Hence, I revert back to my old tool chain, but found a great replacement for bibtex: bibulous. BibTex was among the main reasons why I switched to Pandoc, its over-engineered bibtex style file format is close to unmaintainable for people who didn’t learn Cobol at university! Bibulous works exactly like bibtex, it sits at the same place in the latex typesetting tool chain, take a standard bibliography file as input, etc. The only difference: it’s written in python and its bibliography style definitions are human readable! As an example, let’s have a brief look at the bibtex definition of how to format the bibliography entry of an article:
FUNCTION
{ output.bibitem
list.label.output
" (" list.year * ") " * write$
author "author" item.check
title.field field.used =
if$
crossref missing$
{ journal emphasize "journal" duplicate$ item.check
", " * format.vol.num.pages * output
}
{ format.article.crossref output.nonnull
format.pages output
}
if$
"" publisher * output
new.block
note missing$
{
skip$
}
{
note output
}
if$
fin.entry
}
… somewhere I read that this is written in a Polish notation, meaning, it’s not read from left to right, but the other way round. Also, there’s a complicated stack based system underneath. Well, it comes from the times when assembler was considered a mainstream language, I presume. Now, here’s the same in bibulous format:
# Article
article = <au> (<year>) \enquote{<title>}, \textit{<journal>}, <volume>[ (<number>)|] ...

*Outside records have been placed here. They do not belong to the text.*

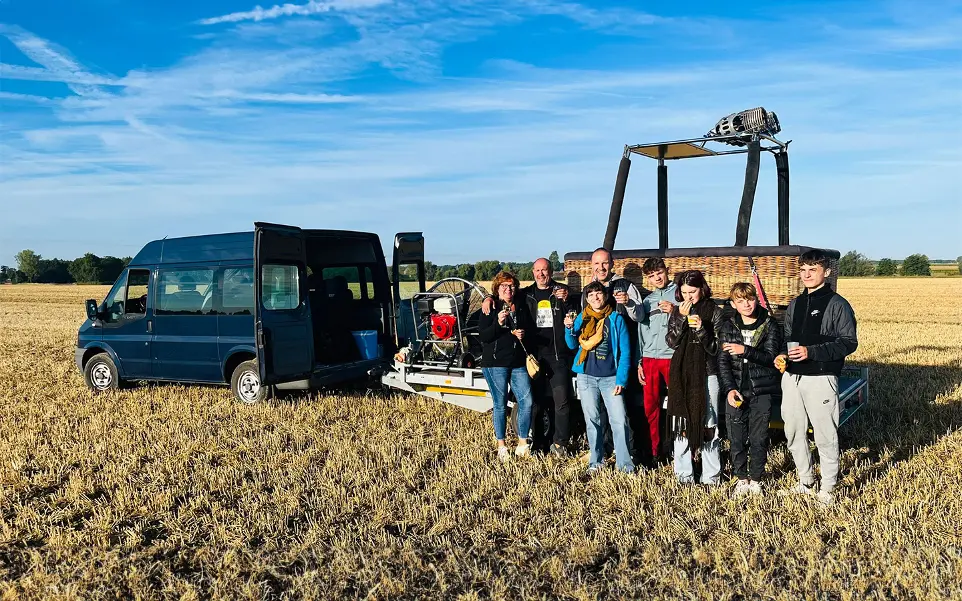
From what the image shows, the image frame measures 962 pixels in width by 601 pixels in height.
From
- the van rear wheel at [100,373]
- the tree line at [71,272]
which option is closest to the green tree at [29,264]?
the tree line at [71,272]

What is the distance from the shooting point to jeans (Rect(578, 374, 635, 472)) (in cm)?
586

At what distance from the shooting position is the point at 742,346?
5.10 meters

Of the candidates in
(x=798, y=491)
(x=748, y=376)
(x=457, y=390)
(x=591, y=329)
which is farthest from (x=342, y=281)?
(x=798, y=491)

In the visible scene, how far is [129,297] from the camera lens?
996 centimetres

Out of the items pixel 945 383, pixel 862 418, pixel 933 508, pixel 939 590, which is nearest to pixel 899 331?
pixel 945 383

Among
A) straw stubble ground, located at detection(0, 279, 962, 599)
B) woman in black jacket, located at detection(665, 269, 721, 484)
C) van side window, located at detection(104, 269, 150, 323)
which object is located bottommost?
straw stubble ground, located at detection(0, 279, 962, 599)

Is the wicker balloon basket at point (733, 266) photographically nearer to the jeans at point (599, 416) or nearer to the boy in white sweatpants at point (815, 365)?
the boy in white sweatpants at point (815, 365)

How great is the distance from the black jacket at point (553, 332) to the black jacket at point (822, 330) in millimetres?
1774

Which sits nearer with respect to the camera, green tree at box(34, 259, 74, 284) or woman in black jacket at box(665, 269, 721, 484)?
woman in black jacket at box(665, 269, 721, 484)

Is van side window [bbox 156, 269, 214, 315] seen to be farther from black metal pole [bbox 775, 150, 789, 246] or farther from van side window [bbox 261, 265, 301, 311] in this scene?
black metal pole [bbox 775, 150, 789, 246]

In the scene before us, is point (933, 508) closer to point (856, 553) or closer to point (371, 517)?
point (856, 553)

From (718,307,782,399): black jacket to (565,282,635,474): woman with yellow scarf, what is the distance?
77 centimetres

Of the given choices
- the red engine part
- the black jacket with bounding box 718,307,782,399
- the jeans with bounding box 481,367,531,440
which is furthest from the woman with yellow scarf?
the red engine part

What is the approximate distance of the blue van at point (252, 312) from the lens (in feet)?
27.8
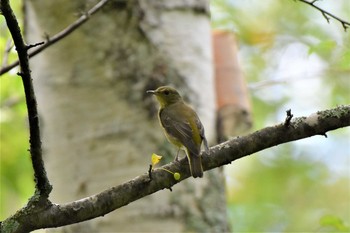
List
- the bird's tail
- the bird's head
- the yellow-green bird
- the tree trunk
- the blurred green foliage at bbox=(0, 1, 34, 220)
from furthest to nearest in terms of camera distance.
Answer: the blurred green foliage at bbox=(0, 1, 34, 220) → the bird's head → the tree trunk → the yellow-green bird → the bird's tail

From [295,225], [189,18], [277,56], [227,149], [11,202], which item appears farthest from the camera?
[277,56]

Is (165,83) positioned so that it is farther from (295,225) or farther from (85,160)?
(295,225)

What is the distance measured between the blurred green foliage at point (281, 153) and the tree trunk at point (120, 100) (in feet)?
9.10

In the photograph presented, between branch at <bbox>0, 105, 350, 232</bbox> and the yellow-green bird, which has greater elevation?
the yellow-green bird

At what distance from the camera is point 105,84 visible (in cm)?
390

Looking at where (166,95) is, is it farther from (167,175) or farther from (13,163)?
(13,163)

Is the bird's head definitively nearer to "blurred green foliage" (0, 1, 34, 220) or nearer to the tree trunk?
the tree trunk

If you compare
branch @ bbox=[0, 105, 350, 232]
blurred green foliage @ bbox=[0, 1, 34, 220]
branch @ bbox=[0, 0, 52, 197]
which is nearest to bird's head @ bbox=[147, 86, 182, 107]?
branch @ bbox=[0, 105, 350, 232]

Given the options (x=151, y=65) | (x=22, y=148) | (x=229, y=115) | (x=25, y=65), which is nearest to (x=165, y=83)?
(x=151, y=65)

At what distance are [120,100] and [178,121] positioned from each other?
1.16ft

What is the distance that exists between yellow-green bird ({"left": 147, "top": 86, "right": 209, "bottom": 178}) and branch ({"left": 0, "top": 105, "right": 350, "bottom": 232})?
719 mm

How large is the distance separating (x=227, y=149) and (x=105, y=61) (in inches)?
66.5

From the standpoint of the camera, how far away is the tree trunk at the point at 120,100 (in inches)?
144

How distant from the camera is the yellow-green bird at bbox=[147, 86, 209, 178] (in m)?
3.47
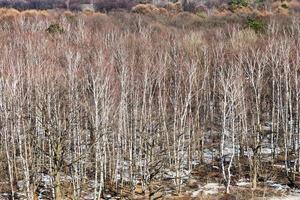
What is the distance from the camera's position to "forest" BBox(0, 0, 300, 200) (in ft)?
95.2

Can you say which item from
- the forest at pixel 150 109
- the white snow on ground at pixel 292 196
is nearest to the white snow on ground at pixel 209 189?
the forest at pixel 150 109

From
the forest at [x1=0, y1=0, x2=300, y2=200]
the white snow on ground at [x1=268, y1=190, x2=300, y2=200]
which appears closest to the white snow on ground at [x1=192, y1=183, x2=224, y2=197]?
the forest at [x1=0, y1=0, x2=300, y2=200]

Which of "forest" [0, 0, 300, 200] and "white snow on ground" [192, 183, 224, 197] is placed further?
"white snow on ground" [192, 183, 224, 197]

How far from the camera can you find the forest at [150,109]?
2902 cm

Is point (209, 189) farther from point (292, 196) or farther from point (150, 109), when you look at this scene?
point (150, 109)

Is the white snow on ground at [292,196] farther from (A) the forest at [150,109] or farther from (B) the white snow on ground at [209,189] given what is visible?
(B) the white snow on ground at [209,189]

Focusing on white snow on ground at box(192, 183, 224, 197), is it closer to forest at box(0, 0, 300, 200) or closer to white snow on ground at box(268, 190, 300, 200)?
forest at box(0, 0, 300, 200)

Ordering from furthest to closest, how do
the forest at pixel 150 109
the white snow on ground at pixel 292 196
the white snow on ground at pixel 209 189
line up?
1. the white snow on ground at pixel 209 189
2. the white snow on ground at pixel 292 196
3. the forest at pixel 150 109

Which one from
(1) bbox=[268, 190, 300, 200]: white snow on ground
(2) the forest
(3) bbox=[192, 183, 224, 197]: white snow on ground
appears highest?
(2) the forest

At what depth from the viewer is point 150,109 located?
31.0 m

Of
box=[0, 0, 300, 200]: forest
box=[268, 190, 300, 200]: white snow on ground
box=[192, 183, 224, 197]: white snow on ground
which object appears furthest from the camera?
box=[192, 183, 224, 197]: white snow on ground

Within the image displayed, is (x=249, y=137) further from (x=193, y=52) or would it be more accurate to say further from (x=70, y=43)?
(x=70, y=43)

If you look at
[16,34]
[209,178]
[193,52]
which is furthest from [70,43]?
[209,178]

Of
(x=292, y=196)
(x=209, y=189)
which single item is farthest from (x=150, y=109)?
(x=292, y=196)
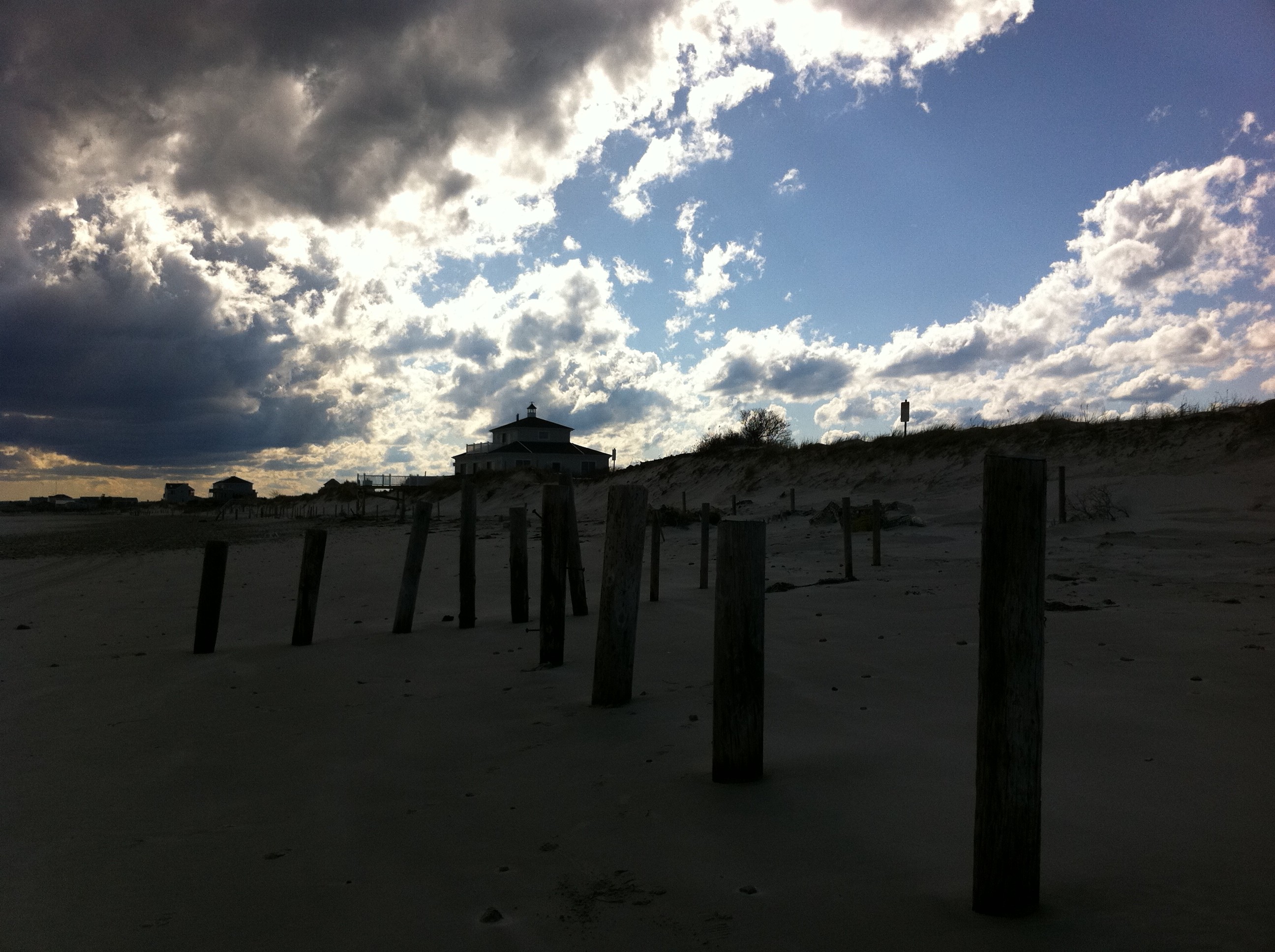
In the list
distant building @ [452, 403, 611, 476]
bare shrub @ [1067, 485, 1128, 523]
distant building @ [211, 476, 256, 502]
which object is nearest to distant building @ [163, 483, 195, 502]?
distant building @ [211, 476, 256, 502]

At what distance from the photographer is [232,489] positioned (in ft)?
421

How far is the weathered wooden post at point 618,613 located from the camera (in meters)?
5.80

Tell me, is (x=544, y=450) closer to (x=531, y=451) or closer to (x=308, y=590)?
(x=531, y=451)

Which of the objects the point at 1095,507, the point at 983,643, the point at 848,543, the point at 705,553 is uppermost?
the point at 1095,507

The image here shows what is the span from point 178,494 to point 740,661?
523 feet

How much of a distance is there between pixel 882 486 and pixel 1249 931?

[, pp.~<startpage>--<endpage>|, <startpage>|, <eid>|].[ <note>.]
Doesn’t it look much more readable? Thank you bibulous team. The bibulous web page says something about limitations, but I couldn’t find any yet. I’ll post when I stumble into some.
In conclusion, I say Pandoc is great and I really like the principles of simplicity behind markdown. But unless there’s a good editor like LyX, proper - and I mean proper and not half heartedly - support for referencing, cross referencing and the like, it’s not ready for academic writing. It still rules large parts of web publishing and that’s where it’s absolutely awesome at: I stick with pandoc for the web, and latex+bibulous for academic writing.